CONSIGNES DE L'EXERCICE:
1. Répondez aux questions suivantes à partir de l'extrait :
(a) Dans quelle rue se trouve la terrasse de l'Akelarre ?
(b) Depuis quelle date l'extrait mentionne-t-il une sensation de gêne et de vacuité ?
(c) Dans le passage repris du récit #Off2Africa 9, quel animal s'est posé sur la chaise d'à côté ?
2. Recopiez, s'il vous plaît, le passage de l'extrait qui va de « En relisant mon » jusqu'à « les gens passer. ».

EXTRAIT CITÉ:

Une rue de Sitges, entre ombre et lumière jaune, un homme en bas de rue #Back2Africa 2 © Gilles Denizot 2017

Une nuit paisible, une petite marche jusqu’à la mer. J’installe mon bureau temporaire sur la terrasse de l’Akelarre, Carrer del Port d’Alegre. Inondé de soleil chaud, en bras de chemise, je bois mon premier café en écrivant. Les mots coulent telle une rivière, sans peine, dans un doux clapotis. Un homme âgé, couvert d’un chapeau, lit un livre à une table sur ma gauche. Il pourrait être écrivain, sculpteur ou peintre. Nous nous saluons poliment, puis un petit groupe s’installe. Tout le monde dans le village connait l’un des leurs, un vieux monsieur dont le frère vient de mourir. Il trempe silencieusement son croissant au chocolat dans son café, tandis que j’imagine sa douleur intérieure. Je lis, j’écris, je bois des cafés (je n’ai plus besoin de les commander, la serveuse regarde la tasse vide, me sourit et m’en ramène une pleine…) jusqu’au milieu de la journée. Sur le chemin du retour, je remarque une maison magnifique à deux pas de la mer, dans une ruelle calme. Un grand panneau bleu indique For Sale. Deux rues plus haut, dans la vieille ville, je lève les yeux et découvre une terrasse fleurie au dernier étage d’un immeuble. J’imagine que l’appartement doit être ombragé, qu’il doit faire bon y vivre, y écrire, et je me mets à rêver…

J’ai cependant un sentiment d’inutilité. À quoi sert cette vie, maintenant que je n’enseigne plus ? Je n’ai pas encore de réponse. Peut-on vivre comme je le fais à présent, juste pour soi ? Quand j’enseignais, particulièrement en Inde, je ne me suis jamais posé cette question. Mon travail continuel me semblait non seulement évident, mais surtout, je savais que je remplissais une mission. Depuis juin 2016, je dois parfois lutter avec une sensation de gêne, de vacuité. Si j’apprécie mon nouveau rythme, il m’est encore difficile de le rationaliser.

En relisant mon récit #Off2Africa 9 à Tarfaya, je prends conscience des mots que j’écrivais alors :

Oui, je me sens bien au chaud et je ne suis pas le seul : un chat s’est posé dans la chaise à côté de moi et ronronne calmement. Je reste des heures, jusqu’à la nuit tombée, à siroter mon (café) « nous nous » et à regarder passer les gens. Je crois que je ne vais plus rien faire du tout dans cette vie. Juste m’assoir comme un vieux qui regarde les gens passer.

LISTING DES DONNÉES:
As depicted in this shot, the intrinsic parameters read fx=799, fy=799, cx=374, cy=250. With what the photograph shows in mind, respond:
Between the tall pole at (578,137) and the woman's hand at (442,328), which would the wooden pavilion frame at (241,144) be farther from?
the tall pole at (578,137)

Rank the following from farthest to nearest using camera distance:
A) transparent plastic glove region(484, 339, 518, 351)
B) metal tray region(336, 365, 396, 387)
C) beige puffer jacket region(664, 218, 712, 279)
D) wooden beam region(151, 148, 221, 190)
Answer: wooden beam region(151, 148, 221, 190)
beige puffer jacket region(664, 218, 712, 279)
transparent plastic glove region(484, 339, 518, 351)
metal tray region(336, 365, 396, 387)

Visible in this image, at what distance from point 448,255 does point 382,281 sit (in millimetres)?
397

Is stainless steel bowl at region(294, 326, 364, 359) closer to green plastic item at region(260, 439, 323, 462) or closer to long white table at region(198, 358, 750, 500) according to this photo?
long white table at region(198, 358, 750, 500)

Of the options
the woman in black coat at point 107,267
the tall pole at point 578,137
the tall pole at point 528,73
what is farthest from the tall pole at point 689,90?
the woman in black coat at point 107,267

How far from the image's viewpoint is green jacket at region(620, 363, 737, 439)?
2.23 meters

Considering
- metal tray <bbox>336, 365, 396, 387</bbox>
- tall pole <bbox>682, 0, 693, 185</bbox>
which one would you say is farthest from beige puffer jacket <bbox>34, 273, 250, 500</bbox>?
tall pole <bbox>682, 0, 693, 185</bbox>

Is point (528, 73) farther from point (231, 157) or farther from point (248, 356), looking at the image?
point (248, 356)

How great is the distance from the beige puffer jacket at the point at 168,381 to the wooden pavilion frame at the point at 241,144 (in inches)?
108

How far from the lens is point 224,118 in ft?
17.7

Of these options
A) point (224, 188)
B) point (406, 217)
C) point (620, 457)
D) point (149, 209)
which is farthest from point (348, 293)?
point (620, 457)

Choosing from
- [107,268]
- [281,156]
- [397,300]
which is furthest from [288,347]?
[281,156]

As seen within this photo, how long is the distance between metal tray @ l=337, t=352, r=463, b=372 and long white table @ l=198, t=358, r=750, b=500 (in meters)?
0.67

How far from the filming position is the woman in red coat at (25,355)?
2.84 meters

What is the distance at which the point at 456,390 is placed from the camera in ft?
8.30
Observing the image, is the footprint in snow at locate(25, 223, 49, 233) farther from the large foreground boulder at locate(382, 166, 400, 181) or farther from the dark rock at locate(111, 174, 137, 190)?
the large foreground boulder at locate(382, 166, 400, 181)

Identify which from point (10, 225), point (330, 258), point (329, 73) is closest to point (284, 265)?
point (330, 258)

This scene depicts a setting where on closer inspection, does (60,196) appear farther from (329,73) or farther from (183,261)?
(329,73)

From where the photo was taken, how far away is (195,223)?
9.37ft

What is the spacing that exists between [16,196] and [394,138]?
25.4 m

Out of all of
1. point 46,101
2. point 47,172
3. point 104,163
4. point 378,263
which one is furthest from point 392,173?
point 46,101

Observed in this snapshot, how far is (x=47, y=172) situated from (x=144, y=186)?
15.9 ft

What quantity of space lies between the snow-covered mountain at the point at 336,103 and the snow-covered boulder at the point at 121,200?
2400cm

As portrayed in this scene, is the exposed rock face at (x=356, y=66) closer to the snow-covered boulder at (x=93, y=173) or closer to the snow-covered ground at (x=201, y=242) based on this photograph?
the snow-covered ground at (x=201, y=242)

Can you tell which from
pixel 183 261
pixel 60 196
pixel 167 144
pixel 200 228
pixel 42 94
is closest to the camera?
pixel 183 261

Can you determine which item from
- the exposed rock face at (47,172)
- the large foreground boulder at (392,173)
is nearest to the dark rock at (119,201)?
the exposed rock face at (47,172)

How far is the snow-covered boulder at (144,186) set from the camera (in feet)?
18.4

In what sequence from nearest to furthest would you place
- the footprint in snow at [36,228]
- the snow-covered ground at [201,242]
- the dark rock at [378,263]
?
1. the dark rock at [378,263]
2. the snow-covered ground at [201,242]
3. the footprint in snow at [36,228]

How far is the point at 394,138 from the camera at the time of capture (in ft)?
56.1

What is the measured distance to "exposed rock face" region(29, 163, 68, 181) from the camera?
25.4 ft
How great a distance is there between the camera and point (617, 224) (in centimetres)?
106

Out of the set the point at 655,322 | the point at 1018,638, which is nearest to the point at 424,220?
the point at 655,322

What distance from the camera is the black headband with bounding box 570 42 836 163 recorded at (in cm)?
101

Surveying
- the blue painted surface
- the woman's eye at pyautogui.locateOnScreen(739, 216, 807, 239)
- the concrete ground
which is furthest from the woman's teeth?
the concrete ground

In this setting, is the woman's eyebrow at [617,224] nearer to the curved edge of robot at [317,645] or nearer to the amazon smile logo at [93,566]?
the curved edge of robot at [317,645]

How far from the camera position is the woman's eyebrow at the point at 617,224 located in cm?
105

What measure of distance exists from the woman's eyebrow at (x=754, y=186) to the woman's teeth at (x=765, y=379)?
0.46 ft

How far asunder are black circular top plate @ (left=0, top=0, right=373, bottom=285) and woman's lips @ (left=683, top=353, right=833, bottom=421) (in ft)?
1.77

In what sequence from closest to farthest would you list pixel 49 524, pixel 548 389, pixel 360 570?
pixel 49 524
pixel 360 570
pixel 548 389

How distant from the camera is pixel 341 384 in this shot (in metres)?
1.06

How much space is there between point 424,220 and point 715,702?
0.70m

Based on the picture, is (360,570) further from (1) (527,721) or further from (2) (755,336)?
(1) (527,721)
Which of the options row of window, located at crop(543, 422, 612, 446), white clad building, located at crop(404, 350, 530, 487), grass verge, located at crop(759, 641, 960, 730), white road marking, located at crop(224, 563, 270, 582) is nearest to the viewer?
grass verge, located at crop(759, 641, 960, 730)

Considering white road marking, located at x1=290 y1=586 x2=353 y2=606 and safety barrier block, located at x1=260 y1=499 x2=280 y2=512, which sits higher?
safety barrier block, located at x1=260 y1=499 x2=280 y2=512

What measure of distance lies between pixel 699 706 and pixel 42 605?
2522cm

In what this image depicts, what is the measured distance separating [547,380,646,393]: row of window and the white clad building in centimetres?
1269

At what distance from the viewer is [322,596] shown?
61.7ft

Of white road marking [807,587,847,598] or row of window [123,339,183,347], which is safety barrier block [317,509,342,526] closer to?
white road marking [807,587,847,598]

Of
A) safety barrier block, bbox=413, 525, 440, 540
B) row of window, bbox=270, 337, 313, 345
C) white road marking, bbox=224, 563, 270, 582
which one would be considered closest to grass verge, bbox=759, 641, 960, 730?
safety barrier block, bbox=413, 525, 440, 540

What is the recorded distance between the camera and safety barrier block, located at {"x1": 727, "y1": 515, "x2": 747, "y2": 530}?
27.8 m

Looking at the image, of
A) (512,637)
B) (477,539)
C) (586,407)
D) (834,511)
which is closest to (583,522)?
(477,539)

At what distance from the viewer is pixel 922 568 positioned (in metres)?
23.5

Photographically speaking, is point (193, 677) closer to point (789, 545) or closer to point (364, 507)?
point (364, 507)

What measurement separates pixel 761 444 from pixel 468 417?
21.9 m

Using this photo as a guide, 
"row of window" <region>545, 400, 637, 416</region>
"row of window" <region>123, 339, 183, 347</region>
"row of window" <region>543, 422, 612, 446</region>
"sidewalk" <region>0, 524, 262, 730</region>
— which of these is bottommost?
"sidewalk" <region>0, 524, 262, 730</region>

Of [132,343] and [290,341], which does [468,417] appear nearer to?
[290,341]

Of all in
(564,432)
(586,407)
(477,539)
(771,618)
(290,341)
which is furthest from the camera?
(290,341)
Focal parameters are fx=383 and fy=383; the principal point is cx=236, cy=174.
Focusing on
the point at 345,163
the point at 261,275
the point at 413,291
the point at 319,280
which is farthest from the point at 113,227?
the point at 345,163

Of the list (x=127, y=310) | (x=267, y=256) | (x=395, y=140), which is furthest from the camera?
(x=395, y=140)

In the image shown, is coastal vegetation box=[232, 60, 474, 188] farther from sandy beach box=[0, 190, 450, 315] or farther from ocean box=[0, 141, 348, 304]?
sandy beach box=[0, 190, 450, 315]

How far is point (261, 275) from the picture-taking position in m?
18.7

CORRIGÉ DE L'EXERCICE:
1.
(a) Carrer del Port d'Alegre.
(b) Depuis juin 2016.
(c) Un chat.

2.
En relisant mon récit #Off2Africa 9 à Tarfaya, je prends conscience des mots que j’écrivais alors :

Oui, je me sens bien au chaud et je ne suis pas le seul : un chat s’est posé dans la chaise à côté de moi et ronronne calmement. Je reste des heures, jusqu’à la nuit tombée, à siroter mon (café) « nous nous » et à regarder passer les gens. Je crois que je ne vais plus rien faire du tout dans cette vie. Juste m’assoir comme un vieux qui regarde les gens passer.